Благо, в нашей стране деньги могут решить любые проблемы и, в конце концов, мы оказались за отдельным, накрытым белой скатертью столиком. Саня выглядел совсем растерянным и глупо вертел своей нечесаной головой по сторонам. Пальто он оставил в гардеробе и сидел в ужасном, неопределенного цвета свитере, который был связан еще до первой мировой войны. Я заказал темного пива и раков. Пиво Сане не понравилось. Он сказал, что старик Захарий варит пиво гораздо лучшего качества.
Раков Саня тоже раскритиковал, заявив, что в Озерном Краю раки намного крупнее и в них больше мяса… Бедный малый!.. Меня не покидал вопрос — что же произошло с моим другом?.. Я не разбирался в хитросплетениях человеческой психики и наивно полагал, что причиной Саниного недуга стал удар головой о некий твердый предмет. Или наоборот, удар твердым предметом по Саниной голове.
— Что с тобой приключилось, Сашек? — участливо спросил я.
— Провалился в Тартар, — ответил он, высасывая из лапки рака мякоть. — Нагрешил, видать, сильно. Вот и забрал меня Индрик в свой Аид.
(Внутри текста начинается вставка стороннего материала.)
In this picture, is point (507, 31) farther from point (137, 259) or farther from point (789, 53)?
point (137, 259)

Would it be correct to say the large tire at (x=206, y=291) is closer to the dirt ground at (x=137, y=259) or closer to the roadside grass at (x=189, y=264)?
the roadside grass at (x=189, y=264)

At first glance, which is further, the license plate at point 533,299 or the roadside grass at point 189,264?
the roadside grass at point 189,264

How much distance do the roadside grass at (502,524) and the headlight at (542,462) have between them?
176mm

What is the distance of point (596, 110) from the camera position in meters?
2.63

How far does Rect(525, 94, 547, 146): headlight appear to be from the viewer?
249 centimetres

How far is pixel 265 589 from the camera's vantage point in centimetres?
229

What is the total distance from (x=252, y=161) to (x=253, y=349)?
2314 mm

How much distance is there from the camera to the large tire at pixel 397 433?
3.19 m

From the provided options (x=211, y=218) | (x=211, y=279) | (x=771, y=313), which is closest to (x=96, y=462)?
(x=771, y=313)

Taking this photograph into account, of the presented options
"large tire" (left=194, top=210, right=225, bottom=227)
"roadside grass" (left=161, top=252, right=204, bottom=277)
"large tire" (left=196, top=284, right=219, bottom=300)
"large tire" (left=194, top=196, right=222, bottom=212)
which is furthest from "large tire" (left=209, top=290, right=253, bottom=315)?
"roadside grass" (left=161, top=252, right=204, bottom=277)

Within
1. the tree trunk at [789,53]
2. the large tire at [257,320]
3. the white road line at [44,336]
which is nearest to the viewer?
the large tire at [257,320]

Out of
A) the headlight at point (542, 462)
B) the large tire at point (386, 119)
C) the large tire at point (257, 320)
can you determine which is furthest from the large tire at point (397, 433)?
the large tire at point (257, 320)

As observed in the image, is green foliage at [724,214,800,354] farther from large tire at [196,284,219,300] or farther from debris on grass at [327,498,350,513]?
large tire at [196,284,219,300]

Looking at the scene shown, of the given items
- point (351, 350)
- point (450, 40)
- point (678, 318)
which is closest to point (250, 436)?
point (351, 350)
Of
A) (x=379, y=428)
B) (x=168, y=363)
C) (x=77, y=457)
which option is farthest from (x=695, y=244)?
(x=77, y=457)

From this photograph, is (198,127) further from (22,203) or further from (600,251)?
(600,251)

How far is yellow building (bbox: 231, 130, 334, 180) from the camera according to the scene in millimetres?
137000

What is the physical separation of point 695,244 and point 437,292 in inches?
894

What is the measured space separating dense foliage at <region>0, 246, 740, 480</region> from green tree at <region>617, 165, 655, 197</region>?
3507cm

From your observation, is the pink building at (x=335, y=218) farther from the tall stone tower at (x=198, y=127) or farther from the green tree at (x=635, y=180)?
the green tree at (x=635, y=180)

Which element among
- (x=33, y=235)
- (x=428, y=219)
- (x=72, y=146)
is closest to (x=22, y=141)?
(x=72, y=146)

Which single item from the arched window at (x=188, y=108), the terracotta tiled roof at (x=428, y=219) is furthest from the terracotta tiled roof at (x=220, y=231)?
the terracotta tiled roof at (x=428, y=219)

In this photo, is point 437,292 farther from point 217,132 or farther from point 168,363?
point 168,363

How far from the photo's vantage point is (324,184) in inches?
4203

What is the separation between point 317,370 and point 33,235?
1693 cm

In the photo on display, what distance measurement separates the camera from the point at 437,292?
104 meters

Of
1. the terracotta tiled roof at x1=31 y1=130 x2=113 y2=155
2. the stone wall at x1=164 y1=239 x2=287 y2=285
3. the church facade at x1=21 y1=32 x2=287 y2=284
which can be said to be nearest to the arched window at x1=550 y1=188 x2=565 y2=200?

— Ну, да! — сочувственно кивнул я.
— Воронка была… Темная такая со сполохами, — продолжал объяснять Саня. — А потом вонь, машины бесовские и злые люди… И еще холодно тут у вас… Бр-рр… С воронкой должен был разбираться доктор. Возможно, описываемое Саней явление поможет поставить правильный диагноз.
— А меня, значит, ты не помнишь? Саня мотнул головой, продолжая обсасывать раков.
— И как в море ходил, тоже не помнишь?
— Помню, — послышалось в ответ. — Мы с Ричардом морем на запад шли. Там на одном из островов сыскали схрон и артефакты Предшественников.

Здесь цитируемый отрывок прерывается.